A report from the “Transnational Radio History” Summer School at C2DH, Luxembourg University, 18–22 June 2018
A seminar room stuffed with fascinating old and still working radio sets and recording devices, two excursions to historic sites and buildings where transnational radio history took place, the production of podcasts, all this along with a series of papers by researchers from Chile to Russia, from Morocco to India. This made the Summer School “Transnational Radio History” a truly amazing and inspiring event. The Summer School took place at the “Centre for Contemporary and Digital History” (C2DH) at Luxembourg University from 18 to 22 June 2018. Professor Andreas Fickers along with PhD candidate Richard Legay hosted the event and three additional experts were also invited; one of them Professor Alexander Badenoch from Utrecht University, the other two Dr Kristin Skoog from Bournemouth University and Dr Hans-Ulrich Wagner from the Hans-Bredow-Institute at Universität Hamburg, both steering committee members of EMHIS.
Transnational histories of the 20thcentury
“Hands on history!” – Andreas Fickers, director of the C2DH, claimed and therefore one can say that “hands on transnational radio history” might be the headline of what international researchers in this field did during their stay in the Grand-Duchy of Luxembourg. The main objective of the Summer School was to explore the history of transnational radio in the twentieth century, with specific focus on the technical, material and architectural histories of radio, and also how to grasp cross-border histories when dealing with infrastructure and institutions, with aesthetics and communities of listeners. The objective was also to explore methodologies, archives and source material for doing transnational radio history, and the challenges that one, no doubt, will encounter.
PhD candidates and Postdocs were invited to discuss their research in the field of transnational radio history. Among them was Dr Gloria Khamkar, a member of EMHIS Network at Bournemouth University. Gloria presented a paper on her doctoral research “The Evolution of British Asian Radio in England (1960-2004)” in a panel titled ‘Between the Local and the Global.’ Gloria discussed her source material and played an audio clip from one of the Asian radio programmes produced by the BBC Local Radio in Leicester in the 1970s. Gloria also shared an audio clip from her own weekly radio show Suhaana Safar, broadcast on Southampton’s (UK) Asian and ethnic radio station Unity101, which was a captivating listening experience.

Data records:
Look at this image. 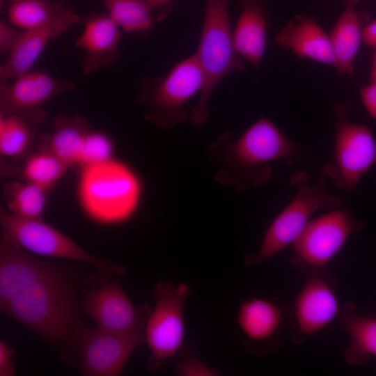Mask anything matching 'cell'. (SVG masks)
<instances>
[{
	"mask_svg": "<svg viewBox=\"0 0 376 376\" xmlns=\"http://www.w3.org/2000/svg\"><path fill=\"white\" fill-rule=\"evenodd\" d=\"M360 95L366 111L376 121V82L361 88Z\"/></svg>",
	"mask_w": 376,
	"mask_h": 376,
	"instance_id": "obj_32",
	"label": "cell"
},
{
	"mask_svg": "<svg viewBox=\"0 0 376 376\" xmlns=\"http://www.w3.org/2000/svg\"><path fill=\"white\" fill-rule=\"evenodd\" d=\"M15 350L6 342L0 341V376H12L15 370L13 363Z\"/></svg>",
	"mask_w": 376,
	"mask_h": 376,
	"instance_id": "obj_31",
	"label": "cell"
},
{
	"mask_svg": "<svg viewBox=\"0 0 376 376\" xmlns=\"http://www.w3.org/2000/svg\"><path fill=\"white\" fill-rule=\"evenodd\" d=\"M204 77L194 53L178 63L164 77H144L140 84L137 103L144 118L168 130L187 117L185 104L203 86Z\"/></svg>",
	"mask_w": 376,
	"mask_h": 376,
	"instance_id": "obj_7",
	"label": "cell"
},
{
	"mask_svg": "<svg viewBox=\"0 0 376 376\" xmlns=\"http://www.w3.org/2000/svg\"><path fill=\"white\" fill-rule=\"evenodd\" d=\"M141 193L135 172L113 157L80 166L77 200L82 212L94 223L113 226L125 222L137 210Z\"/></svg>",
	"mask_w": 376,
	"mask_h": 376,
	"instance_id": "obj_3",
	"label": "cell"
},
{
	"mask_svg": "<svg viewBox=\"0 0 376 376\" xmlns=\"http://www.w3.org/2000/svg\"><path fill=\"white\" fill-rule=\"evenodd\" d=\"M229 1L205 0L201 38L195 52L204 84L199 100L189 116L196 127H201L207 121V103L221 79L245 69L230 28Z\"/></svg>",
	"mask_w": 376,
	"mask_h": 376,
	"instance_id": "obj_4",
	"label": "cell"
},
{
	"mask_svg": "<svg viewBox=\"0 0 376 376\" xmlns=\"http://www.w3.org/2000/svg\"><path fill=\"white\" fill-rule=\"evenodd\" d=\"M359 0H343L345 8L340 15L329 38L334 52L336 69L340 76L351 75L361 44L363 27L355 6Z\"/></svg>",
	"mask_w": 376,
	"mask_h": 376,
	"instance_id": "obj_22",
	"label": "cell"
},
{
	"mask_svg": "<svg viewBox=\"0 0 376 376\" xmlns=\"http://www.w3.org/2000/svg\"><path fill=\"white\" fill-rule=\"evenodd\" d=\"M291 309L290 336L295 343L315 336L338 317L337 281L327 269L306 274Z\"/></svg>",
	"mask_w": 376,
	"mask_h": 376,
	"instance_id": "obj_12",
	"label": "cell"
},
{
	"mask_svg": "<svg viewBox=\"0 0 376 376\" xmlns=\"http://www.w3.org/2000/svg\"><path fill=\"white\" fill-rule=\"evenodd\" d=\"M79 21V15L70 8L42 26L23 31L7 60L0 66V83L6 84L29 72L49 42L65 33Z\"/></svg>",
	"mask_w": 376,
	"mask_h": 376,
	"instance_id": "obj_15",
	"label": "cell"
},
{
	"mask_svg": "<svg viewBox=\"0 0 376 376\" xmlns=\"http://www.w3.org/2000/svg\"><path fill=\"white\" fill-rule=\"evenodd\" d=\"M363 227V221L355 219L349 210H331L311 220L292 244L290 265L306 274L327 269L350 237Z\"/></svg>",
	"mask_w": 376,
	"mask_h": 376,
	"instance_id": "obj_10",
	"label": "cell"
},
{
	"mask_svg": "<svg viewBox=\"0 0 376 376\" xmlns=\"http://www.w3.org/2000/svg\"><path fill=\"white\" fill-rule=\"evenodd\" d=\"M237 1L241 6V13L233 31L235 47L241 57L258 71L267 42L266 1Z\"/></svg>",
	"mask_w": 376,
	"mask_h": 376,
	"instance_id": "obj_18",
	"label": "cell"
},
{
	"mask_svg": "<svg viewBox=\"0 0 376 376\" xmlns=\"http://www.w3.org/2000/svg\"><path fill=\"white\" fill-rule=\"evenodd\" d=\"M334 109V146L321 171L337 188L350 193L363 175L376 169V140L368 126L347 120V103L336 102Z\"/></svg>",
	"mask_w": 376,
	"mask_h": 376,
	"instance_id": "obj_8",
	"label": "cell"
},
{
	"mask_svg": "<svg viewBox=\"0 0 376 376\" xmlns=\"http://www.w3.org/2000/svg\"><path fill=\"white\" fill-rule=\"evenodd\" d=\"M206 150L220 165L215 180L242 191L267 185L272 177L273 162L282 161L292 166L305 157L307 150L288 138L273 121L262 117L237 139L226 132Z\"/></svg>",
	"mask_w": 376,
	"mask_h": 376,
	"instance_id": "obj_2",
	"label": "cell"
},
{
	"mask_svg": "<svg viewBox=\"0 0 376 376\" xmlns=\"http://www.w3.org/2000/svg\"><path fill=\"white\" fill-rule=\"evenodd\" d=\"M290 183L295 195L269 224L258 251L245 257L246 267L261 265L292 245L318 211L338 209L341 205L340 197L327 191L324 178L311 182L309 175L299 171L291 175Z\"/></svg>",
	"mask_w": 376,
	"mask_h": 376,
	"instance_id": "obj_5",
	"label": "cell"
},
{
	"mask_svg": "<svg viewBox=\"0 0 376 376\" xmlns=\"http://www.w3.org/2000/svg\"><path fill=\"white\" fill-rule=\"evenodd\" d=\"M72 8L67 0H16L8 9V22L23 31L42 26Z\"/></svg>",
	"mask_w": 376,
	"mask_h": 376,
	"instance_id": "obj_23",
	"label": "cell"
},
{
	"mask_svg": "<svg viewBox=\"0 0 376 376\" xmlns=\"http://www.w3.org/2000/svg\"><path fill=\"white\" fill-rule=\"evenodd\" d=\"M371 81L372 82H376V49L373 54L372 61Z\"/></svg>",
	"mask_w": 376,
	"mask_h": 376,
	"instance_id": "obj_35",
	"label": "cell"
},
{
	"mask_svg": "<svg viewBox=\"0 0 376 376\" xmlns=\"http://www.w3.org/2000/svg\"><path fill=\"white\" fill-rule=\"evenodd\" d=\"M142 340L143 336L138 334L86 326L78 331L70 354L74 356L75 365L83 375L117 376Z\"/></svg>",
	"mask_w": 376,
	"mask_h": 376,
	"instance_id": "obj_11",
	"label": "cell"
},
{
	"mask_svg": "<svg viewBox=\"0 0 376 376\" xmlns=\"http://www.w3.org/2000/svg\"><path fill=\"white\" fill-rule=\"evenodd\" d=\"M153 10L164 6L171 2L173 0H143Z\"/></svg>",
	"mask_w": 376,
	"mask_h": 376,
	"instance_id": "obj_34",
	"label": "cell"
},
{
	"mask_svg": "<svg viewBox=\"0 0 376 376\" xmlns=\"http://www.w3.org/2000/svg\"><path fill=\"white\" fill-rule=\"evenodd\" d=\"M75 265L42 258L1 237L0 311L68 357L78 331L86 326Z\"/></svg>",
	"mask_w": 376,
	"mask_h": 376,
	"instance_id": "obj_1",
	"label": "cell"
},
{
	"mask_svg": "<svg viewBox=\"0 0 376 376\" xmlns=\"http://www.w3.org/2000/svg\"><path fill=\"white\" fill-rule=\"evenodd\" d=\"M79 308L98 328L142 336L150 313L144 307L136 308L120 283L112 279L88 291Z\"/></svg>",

To do:
Write what comes next in the report on the Transnational Radio History Summer School, starting after its last sentence. The records have no connection to the report on the Transnational Radio History Summer School.

Answer for this exercise:
My favourite document
In planning the Summer School, Andreas, Richard, Kristin, Alec, and Hans-Ulrich were keen that the focus of the presentations and discussions would lie on the historical source material. The idea from the start was to encourage all participants to talk about a single document and this approach turned out to be quite fruitful. Kristin for example explored the intermedial and transnational entanglements of Radio Pictorial, a radio fan magazine published in the UK in the 1930s. Hans-Ulrich played a disk of 1931 staging urban maritime sounds of Hamburg as a port city, and put forward for discussion a four-step-model for analysing sound documents of the past.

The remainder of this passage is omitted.